⟨

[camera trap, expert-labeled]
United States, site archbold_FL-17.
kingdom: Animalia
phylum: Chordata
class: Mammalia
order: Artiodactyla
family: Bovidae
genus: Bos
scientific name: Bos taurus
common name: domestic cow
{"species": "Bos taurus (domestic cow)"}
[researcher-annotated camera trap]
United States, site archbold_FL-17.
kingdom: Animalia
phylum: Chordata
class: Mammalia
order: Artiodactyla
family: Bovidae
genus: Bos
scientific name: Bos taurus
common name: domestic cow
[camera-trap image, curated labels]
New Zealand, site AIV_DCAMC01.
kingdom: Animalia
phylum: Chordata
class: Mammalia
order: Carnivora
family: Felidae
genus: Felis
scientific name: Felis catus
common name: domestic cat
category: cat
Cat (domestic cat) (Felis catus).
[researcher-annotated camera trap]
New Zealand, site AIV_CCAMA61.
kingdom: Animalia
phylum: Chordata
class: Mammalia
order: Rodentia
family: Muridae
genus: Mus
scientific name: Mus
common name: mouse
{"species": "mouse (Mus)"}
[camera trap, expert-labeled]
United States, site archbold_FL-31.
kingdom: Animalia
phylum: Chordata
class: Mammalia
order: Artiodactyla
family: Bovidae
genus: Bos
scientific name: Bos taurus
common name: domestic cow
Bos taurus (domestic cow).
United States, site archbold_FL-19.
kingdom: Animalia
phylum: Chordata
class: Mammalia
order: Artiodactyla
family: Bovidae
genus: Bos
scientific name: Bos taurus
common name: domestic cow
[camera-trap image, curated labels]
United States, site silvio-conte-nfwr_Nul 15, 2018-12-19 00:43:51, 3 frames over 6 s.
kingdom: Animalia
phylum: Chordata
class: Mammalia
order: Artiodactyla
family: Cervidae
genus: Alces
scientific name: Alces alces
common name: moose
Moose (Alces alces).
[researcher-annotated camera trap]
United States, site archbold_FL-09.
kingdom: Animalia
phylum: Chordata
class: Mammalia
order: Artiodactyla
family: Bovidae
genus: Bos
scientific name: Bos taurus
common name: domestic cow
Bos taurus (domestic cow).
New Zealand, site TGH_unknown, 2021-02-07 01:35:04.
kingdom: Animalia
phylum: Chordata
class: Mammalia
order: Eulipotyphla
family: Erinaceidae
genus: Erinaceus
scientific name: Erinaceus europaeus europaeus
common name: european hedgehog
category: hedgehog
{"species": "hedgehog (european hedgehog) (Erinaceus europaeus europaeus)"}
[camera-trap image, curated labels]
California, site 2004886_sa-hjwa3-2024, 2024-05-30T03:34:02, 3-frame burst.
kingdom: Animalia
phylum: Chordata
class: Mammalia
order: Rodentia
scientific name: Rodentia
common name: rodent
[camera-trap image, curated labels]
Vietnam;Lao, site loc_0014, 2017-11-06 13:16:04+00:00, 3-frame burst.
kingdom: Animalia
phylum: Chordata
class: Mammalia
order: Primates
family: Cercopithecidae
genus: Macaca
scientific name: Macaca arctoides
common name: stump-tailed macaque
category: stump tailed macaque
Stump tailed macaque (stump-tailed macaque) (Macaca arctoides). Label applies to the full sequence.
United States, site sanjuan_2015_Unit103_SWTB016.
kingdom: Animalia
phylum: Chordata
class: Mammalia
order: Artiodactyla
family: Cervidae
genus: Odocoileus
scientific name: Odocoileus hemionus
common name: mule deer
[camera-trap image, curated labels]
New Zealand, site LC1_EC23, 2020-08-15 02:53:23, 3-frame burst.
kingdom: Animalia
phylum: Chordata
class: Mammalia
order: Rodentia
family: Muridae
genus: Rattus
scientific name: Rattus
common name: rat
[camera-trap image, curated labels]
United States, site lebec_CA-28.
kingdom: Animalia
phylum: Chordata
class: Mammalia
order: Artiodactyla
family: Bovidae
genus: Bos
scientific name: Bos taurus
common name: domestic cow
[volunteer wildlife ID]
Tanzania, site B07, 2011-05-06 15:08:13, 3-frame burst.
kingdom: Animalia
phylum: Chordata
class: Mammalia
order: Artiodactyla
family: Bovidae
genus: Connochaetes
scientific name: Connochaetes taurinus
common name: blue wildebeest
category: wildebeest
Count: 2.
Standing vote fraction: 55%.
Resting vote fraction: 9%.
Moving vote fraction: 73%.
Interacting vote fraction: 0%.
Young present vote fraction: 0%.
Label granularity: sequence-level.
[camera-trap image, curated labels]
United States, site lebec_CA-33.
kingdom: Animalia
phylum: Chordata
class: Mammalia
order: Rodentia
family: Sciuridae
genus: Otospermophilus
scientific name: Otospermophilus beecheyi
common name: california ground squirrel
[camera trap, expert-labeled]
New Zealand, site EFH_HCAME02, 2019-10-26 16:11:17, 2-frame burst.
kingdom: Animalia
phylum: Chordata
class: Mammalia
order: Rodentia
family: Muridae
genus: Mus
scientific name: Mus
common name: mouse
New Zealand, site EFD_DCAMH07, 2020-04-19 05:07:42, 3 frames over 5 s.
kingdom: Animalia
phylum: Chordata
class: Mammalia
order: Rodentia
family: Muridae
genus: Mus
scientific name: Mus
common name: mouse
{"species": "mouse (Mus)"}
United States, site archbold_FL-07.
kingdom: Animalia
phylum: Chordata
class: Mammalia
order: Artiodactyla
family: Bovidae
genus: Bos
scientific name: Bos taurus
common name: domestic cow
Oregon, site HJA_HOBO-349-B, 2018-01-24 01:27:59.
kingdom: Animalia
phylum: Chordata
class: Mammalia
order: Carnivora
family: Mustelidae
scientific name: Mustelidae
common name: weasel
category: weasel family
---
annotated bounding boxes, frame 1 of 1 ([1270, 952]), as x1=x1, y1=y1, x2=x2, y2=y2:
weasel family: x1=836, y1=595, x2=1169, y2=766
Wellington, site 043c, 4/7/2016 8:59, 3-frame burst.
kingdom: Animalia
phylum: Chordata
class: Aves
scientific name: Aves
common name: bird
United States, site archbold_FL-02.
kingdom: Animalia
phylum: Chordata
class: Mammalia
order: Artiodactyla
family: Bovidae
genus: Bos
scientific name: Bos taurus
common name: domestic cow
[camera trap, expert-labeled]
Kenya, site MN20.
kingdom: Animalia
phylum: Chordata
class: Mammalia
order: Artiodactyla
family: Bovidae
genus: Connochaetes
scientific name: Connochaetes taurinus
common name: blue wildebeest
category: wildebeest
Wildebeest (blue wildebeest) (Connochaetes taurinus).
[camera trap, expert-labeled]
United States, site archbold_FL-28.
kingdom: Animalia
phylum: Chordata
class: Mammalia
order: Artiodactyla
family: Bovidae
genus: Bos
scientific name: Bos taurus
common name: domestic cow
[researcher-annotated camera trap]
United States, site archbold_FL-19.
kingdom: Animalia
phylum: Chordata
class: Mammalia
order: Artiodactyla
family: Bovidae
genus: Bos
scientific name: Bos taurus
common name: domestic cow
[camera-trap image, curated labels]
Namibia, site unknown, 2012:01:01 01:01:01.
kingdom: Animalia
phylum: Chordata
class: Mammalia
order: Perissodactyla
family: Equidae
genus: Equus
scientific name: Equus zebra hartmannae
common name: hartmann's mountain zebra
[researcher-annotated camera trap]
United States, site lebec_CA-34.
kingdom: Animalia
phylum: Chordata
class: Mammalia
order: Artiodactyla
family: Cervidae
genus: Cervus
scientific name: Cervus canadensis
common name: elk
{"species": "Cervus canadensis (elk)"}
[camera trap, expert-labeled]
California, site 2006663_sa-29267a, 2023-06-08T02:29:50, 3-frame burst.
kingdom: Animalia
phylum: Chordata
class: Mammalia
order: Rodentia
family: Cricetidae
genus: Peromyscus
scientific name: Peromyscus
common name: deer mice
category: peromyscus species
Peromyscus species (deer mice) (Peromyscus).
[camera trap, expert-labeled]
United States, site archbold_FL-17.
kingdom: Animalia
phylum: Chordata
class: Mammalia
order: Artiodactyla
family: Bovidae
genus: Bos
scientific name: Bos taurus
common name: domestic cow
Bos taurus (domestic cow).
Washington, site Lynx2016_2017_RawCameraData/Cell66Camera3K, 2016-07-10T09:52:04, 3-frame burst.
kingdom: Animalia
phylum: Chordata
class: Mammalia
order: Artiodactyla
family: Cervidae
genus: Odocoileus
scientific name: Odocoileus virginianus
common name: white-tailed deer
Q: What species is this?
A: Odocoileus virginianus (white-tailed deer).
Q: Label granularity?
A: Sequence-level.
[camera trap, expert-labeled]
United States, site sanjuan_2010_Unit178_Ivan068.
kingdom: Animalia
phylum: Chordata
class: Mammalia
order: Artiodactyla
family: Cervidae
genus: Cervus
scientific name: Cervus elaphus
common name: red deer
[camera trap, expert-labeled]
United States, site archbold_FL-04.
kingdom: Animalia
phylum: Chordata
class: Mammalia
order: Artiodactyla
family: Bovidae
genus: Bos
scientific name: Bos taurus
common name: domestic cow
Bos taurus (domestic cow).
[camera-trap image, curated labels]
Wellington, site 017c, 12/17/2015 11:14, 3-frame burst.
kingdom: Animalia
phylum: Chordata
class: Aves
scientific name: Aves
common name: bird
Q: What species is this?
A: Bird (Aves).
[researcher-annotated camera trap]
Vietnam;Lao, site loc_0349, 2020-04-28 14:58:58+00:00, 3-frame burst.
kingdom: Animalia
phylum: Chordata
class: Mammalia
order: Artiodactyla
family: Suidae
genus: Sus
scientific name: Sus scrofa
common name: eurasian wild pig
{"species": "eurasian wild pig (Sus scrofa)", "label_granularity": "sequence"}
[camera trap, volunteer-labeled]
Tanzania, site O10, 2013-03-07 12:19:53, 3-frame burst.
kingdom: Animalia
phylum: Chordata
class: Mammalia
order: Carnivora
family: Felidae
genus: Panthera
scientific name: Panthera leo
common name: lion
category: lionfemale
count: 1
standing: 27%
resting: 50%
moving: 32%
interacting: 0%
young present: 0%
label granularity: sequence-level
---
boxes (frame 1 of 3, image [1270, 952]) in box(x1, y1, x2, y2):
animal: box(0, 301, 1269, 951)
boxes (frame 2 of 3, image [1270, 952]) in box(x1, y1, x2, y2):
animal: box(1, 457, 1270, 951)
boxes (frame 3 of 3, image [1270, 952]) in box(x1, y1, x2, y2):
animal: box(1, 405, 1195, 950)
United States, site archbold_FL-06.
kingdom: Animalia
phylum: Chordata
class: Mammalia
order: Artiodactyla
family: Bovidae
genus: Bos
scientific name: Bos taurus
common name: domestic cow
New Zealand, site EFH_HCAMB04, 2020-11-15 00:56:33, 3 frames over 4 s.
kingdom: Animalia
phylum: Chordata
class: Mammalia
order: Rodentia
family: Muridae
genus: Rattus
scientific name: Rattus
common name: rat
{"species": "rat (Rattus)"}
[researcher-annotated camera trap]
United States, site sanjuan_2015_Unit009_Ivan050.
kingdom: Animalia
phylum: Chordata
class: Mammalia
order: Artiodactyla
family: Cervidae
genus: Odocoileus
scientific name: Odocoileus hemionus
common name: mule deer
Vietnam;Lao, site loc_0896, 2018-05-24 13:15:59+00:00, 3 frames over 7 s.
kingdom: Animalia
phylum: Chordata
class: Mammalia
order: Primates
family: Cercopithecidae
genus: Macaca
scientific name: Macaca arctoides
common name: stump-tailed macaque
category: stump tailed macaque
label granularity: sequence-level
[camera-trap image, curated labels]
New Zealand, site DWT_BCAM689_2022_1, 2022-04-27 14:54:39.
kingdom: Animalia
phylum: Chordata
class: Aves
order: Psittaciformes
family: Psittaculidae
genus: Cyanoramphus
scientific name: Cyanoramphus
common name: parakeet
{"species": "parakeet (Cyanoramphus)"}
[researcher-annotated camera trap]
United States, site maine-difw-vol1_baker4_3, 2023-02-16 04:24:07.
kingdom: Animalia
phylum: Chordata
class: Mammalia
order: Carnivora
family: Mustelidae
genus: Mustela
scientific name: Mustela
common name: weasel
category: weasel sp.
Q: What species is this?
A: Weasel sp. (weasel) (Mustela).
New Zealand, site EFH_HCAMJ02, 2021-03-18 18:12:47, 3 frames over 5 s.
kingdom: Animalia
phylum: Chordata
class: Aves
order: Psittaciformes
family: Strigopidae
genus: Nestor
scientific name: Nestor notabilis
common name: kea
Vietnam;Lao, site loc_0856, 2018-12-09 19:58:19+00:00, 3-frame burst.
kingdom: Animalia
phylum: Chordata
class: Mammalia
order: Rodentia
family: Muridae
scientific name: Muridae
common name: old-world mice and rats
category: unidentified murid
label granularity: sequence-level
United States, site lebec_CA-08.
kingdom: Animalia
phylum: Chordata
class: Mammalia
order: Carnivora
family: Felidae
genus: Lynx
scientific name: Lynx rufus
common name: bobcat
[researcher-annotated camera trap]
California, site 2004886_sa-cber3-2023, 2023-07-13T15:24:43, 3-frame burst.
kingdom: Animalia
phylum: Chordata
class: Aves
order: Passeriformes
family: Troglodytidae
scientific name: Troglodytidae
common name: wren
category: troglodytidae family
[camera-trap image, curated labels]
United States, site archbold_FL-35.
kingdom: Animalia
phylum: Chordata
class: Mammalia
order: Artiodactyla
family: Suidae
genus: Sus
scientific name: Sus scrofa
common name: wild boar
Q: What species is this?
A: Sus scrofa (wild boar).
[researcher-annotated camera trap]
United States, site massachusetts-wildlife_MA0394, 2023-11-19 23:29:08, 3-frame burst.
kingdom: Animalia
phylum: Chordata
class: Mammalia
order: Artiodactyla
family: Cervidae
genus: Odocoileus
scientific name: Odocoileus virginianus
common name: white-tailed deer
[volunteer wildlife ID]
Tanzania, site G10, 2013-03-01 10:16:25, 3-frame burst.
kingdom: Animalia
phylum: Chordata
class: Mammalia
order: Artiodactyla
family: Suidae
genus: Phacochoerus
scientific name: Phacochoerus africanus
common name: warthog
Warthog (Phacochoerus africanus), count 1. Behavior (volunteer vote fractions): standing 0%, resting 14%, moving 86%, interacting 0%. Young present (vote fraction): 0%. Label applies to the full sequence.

⟩

What is wanted is a copy of every line in the listing that includes the word "scrofa".

● Output:
scientific name: Sus scrofa
{"species": "eurasian wild pig (Sus scrofa)", "label_granularity": "sequence"}
scientific name: Sus scrofa
A: Sus scrofa (wild boar).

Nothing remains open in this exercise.